Text passage:
■ ■ ■
Lightweight neural networks generally suffer from some performance degradation due to their limited number of learnable parameters. In this case, incorporating attention mechanisms becomes a good choice to improve performance. Existing methods generally use channel attention or spatial attention or both of them. However, these attention mechanisms still exhibit high spatial and computational complexity, which are not suitable for directly constructing lightweight dehazing models. Furthermore, image dehazing involves a pixel-by-pixel image restoration process. Most existing attention mechanisms primarily focus on the interplay between channel information and spatial information, overlooking the intrinsic connections between individual pixels. To this end, we design a novel Omni-Scale Hybrid Attention (OSHAtt) block, as shown in Fig. 4. OSHAtt block makes a dual connection between compact convolutional layers and omni-scale attention mechanisms (i.e., channel attention, pixel attention, and spatial attention). This combination can increase potential information flow propagation. The less critical information, such as thin haze region, can be first bypassed through the dual residual connections. Then, the subsequent attention modules would learn more critical features on different dimensions. Therefore, our OSHAtt block successfully alleviates the performance degradation problem of lightweight dehazing models, allowing its performance to be close to that of deep models while maintaining a low number of parameters.

Fig. 4
figure 4

The overall architecture of the proposed OSHAtt block. The OSHAtt block is a dual residual bottleneck equipped with the \(3\times 3\) depthwise convolution and the attention modules (i.e., channel attention, pixel attention, and spatial attention)

Channel Attention (CA) The role of our channel attention mechanism is to assign varying weights to different channel features, as the deep features generated by the feature extraction module hold varying degrees of importance in the channel dimension. As shown in Fig. 5, our approach begins by employing an average pooling layer to condense channel-wise global information. Subsequently, a pointwise convolution operation, accompanied by a LeakyReLU activation function, is utilized to generate an intermediate feature map. Finally, this intermediate feature map undergoes the Sigmoid function to compute the weights. The aforementioned steps in the channel attention process can be summarized as follows:

$$\begin{aligned} CA(x)=\delta (PConv(NA(PConv(Avg(x))))) \end{aligned}$$
(5)
$$\begin{aligned} F_{CA}=X\otimes {CA(x)} \end{aligned}$$
(6)

where x represents an input feature map, Avg stands for the average pooling function, PConv denotes the pointwise convolution operation, NA represents the LeakyReLU non-linear activation function, \(\delta \) signifies the Sigmoid function, \(F_{CA}\) corresponds to the output of channel attention, and \(\otimes \) indicates the element-wise product.
■ ■ ■
Work instructions:
Answer these about the OSHAtt block passage:
1. Which three kinds of attention does the OSHAtt block combine?
2. What size is the depthwise convolution named in the Fig. 4 caption?
3. In channel attention, which activation function goes with the pointwise convolution that produces the intermediate feature map?

Information provided:
■ ■ ■
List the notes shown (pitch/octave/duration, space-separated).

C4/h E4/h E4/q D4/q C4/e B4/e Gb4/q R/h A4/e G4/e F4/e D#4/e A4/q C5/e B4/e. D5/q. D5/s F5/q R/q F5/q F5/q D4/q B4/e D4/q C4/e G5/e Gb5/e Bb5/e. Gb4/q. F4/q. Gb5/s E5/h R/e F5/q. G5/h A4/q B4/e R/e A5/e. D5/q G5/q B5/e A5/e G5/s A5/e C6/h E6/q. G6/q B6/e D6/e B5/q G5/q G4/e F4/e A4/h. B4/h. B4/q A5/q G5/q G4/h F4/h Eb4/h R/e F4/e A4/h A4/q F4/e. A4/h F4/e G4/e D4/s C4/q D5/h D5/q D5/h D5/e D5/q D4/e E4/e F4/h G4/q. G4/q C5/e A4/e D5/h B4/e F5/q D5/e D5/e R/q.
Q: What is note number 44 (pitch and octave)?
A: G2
■ ■ ■
Task output:
1. Channel attention, pixel attention, and spatial attention.
2. 3×3.
3. LeakyReLU.